Sepp Prantler aus Salzburg − leidenschaftlicher Fliegenfischer

Fischen ist paradox. Fliegenfischen noch viel mehr. Wir investieren viel Geld und Zeit, um Fische zu fangen, die wir umgerechnet viel günstiger mit weniger Aufwand im Geschäft kaufen könnten. Noch paradoxer ist es, wenn man Fische fängt, um sie danach wieder frei zu lassen! Das ist für sich selbst schon schwer zu begründen. Noch schwerer wird es, dies anderen Zeitgenossen gegenüber zu erklären.

Ein sehr persönlicher Versuch, dies trotzdem zu tun: Ein schöner Fluss oder Bach üben eine fast unwiderstehliche Faszination auf Menschen aus. Es gibt viele gemalte und fotografierte Bilder von Flüssen und Bächen, die gerne betrachtet werden. Das Interesse, was im Wasser vor sich geht, wird meist schon in jungen Jahren bei uns geweckt. Wir sehen fremdartige Wesen, die sich schwebend mit Eleganz und anscheinend mühelos in diesem Element bewegen. Dazu kommt der uralte Instinkt des Jagens, des Beutemachens, der Nahrungsbeschaffung.

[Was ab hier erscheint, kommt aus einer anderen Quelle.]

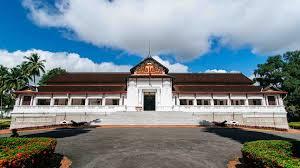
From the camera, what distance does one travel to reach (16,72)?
50.8 meters

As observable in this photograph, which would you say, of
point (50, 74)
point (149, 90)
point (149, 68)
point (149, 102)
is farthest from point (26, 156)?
point (50, 74)

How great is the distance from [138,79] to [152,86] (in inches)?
108

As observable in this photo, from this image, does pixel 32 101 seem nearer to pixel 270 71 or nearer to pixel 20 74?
pixel 20 74

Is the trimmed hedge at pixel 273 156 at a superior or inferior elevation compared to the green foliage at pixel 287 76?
inferior

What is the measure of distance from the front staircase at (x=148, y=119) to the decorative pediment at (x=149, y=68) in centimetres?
892

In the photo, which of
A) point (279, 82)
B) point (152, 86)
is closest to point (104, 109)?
point (152, 86)

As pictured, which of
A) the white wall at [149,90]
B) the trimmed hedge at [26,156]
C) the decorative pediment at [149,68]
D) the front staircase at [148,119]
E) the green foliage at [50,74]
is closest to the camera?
the trimmed hedge at [26,156]

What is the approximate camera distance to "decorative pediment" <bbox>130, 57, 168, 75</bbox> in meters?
35.5

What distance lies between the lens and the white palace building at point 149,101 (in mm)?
31641

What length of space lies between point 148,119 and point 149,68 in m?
11.0

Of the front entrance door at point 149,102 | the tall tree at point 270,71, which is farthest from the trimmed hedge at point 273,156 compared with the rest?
the tall tree at point 270,71

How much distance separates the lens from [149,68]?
1403 inches

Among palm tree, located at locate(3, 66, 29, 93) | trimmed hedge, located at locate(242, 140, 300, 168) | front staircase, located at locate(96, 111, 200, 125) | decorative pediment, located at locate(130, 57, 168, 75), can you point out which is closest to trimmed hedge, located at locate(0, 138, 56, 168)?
trimmed hedge, located at locate(242, 140, 300, 168)

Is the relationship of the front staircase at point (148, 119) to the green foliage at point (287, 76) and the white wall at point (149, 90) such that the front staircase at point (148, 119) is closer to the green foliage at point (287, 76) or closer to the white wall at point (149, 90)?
the white wall at point (149, 90)
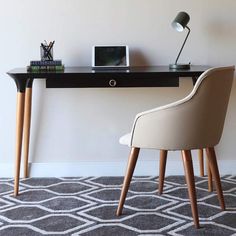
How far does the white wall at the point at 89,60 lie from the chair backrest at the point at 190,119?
0.77m

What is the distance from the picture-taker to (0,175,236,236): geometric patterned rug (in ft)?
7.46

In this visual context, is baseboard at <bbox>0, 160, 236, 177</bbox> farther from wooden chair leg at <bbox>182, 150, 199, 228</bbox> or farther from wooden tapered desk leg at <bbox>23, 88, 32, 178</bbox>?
wooden chair leg at <bbox>182, 150, 199, 228</bbox>

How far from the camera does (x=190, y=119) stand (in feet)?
7.37

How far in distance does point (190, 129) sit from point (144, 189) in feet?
2.44

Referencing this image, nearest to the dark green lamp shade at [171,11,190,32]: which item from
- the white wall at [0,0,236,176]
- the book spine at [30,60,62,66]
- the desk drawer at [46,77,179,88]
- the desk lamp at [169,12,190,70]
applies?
the desk lamp at [169,12,190,70]

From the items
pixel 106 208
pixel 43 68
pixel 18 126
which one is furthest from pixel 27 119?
pixel 106 208

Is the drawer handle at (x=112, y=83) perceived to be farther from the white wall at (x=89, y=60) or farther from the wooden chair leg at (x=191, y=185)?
the wooden chair leg at (x=191, y=185)

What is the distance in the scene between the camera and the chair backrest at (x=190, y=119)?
222 centimetres

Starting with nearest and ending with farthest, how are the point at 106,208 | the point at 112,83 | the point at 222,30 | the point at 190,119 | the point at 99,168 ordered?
the point at 190,119, the point at 106,208, the point at 112,83, the point at 222,30, the point at 99,168

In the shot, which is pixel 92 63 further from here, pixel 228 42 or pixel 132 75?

Die eigentliche Tätigkeit des Werfens der Fliegenleine hat zudem einen faszinierenden Reiz für sich alleine. Das kann sogar meditative bis philosophische Züge annehmen. Der Obmann der Freunde der Gmundner Traun und begnadete Fotograf Albert Pesendorfer sagte einmal zu mir: „Wenn Du die Schlaufe wirfst, wirst Du Eins mit der Weltkugel.“ Ist vielleicht was dran? Die nötige Koordination die Bewegungsabläufe zu entwickeln könnte man durchaus als Kunst für sich bezeichnen. Die Auswahl der Fliege, das Betrachten des Wassers und das Erkennen des richtigen Wurfes für die entsprechende Situation tun ein Übriges.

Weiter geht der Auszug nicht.